··· Estratto
Incontriamo Massimo Fumanti nella sua casa romana: artista per vocazione e orafo per tradizione familiare, Fumanti è tra i più importanti editori di gioielli d’artista del Novecento.
La casa di Massimo Fumanti dichiara apertamente una lunga, quotidiana familiarità con l’arte – non solo la propria – dalla scultura alla pittura, alle arti applicate, espressione di un’attitudine che ha accompagnato tutta la sua vita umana e professionale, e che certamente gli deriva, oltre che da una predisposizione naturale, da un’eredità familiare, generazioni di gioiellieri della Capitale il cui nome – già documentato nel 1600 – era sinonimo di qualità esecutiva e ricercatezza delle pietre.
······
■ **Da fare**
[1] Elenca tutte le forme d'arte nominate nell'estratto.
[2] Riporta il passo dell'estratto da "La casa di Massimo" a "ricercatezza delle pietre.".
··· Materiale fornito
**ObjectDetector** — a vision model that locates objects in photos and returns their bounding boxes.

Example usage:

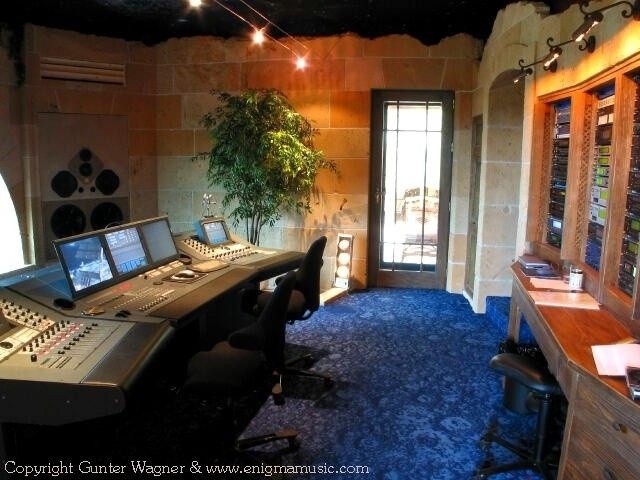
······
■ **Risposte corrette**
[1] La scultura, la pittura, le arti applicate.

[2]
La casa di Massimo Fumanti dichiara apertamente una lunga, quotidiana familiarità con l’arte – non solo la propria – dalla scultura alla pittura, alle arti applicate, espressione di un’attitudine che ha accompagnato tutta la sua vita umana e professionale, e che certamente gli deriva, oltre che da una predisposizione naturale, da un’eredità familiare, generazioni di gioiellieri della Capitale il cui nome – già documentato nel 1600 – era sinonimo di qualità esecutiva e ricercatezza delle pietre.